Investigation of monolayer-formation time for the synthesis of graphene on copper/nickel/silicon using very-low pressure pulses of methane

TL;DR

This study introduces a novel CVD method using very-low pressure pulses of methane to rapidly synthesize high-quality monolayer graphene on copper and silicon substrates, significantly reducing process time and precursor gas usage.

Contribution

It presents a new approach based on monolayer-formation-time theory, enabling graphene growth with minimal pressure and precursor gas, reducing deposition time to about 10 seconds.

Findings

High-quality monolayer graphene was achieved.

Deposition time was reduced to approximately 10 seconds.

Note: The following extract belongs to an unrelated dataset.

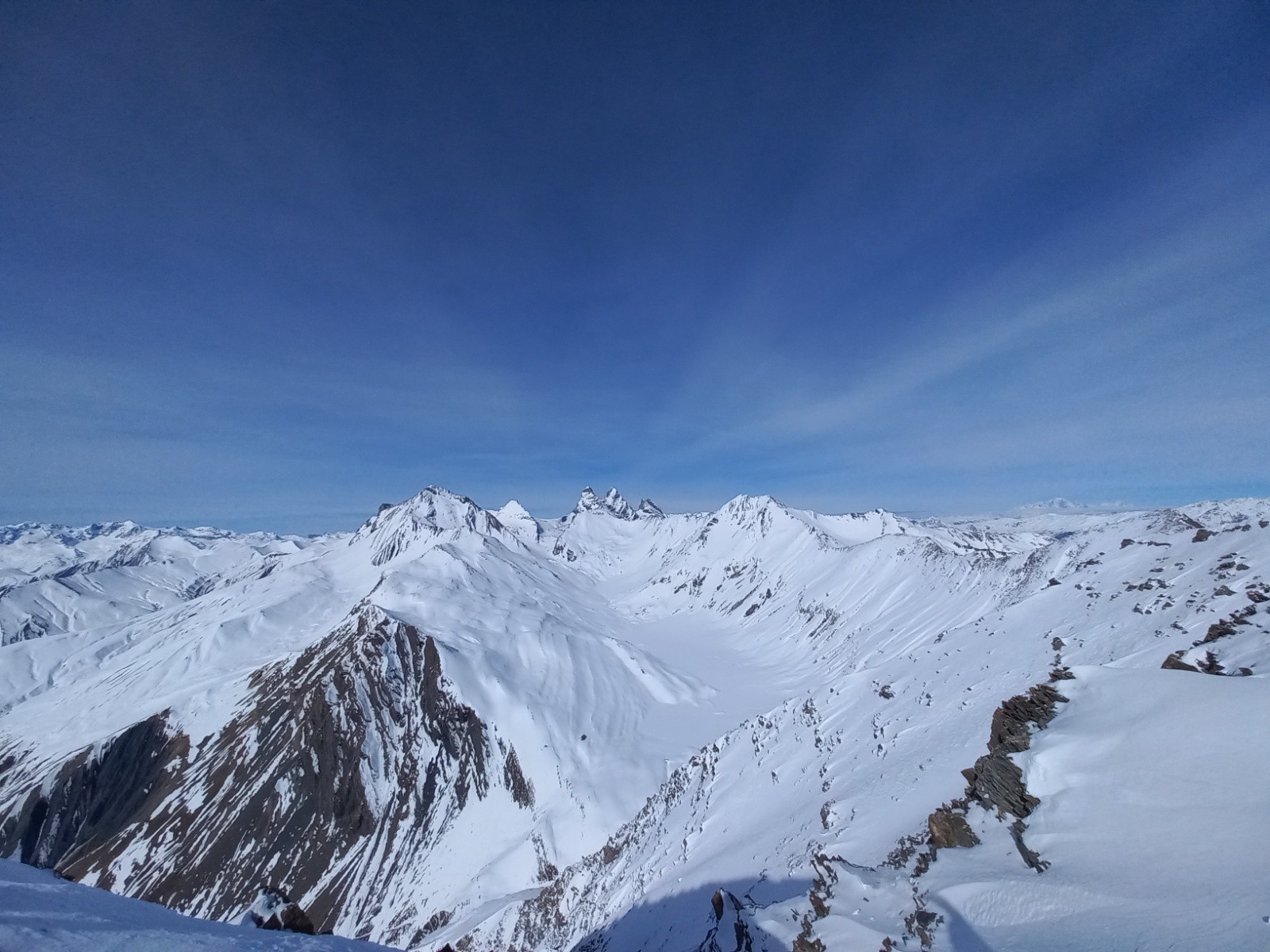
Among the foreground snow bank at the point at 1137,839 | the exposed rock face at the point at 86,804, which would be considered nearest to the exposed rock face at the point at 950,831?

Graphene covered large domain areas of 10^4 micron^2.

Abstract

Chemical Vapor Deposition (CVD) of graphene on copper is one of the most efficient technologies for producing high quality graphene for large areas. Nevertheless, still high pressures and big quantities of precursor gas are currently required. The objective of this work is to deposit graphene using the monolayer-formation-time concept (t) from the kinetic theory of gases, which leads to an economization of the precursor gas, a minimization of the process pressure and the time needed to grow a graphene monolayer. Our process has been designed taking into account the dependence of t on the pressure, the mass particle of the gas, the sticking coefficient, and the growth temperature. Thus, with this alternative method, based on CVD but using very-low pressure instant pulses of precursor gas (~10^-4 Pa), we have reduced the deposition time to the order of 10 s. We carried out the processes at temperatures below 1000 Grad Celsius with methane (CH4) as a precursor gas under High Vacuum (HV) conditions. After Raman spectroscopy and mapping, and Scanning Electron Microscopy (SEM) characterization of the samples, the results point to the formation of high quality monolayer graphene on sputtered copper and silicon substrates covering domain areas of 10^4 micron^2.